According the Secretary of State for Citizenship and Equality to Rosa Monteiro, the new programme aims to provide support that did no previously exist.
“There will be 31 [teams] across the country, 67 new psychology professionals recruited specifically to work with these people. They will provide very specialised psychological and psychotherapeutic support,” she explained to Lusa agency.
The secretary of state said that "many of them are victims of physical violence directly against them" and that it is increasingly recognised that, even when this does not happen, they are also affected.
“Children and young people who live in a context of violence are always direct victims of domestic violence,” she stressed.

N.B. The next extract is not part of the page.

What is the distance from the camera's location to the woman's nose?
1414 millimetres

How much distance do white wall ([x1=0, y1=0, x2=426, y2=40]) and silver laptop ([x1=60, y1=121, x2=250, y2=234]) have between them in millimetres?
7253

This new programme stems from a tender launched by the Commission for Citizenship and Gender Equality, to the amount of €2.7 million.
“We are now launching a partnership with the structures of the network, which will hire these highly specialised teams”, explained Rosa Monteiro, adding that the Ordem dos Psicólogos Portugueses “will provide technical supervision and will also feed these teams with technical and scientific knowledge”, over the expected two years of the project.
The Secretary of State said that between 2015 and 2020, there were more than 8,000 children and young people sheltered in the network's structures.
“On average, annually, more than 50 percent of the people taken in in the shelters are children who are, of course, also in a situation of protection, accompanying their mothers”, she added.